[[ EXERCISE DATA open ]]

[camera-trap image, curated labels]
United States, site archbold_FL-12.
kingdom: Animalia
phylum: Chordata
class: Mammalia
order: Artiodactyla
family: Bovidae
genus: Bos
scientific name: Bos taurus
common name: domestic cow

[[ EXERCISE DATA closed ]]

> WHAT YOU HAVE TO DO:
The records above, in their entirety, need to be set down again exactly.

> ANSWER TO THE EXERCISE:
[camera-trap image, curated labels]
United States, site archbold_FL-12.
kingdom: Animalia
phylum: Chordata
class: Mammalia
order: Artiodactyla
family: Bovidae
genus: Bos
scientific name: Bos taurus
common name: domestic cow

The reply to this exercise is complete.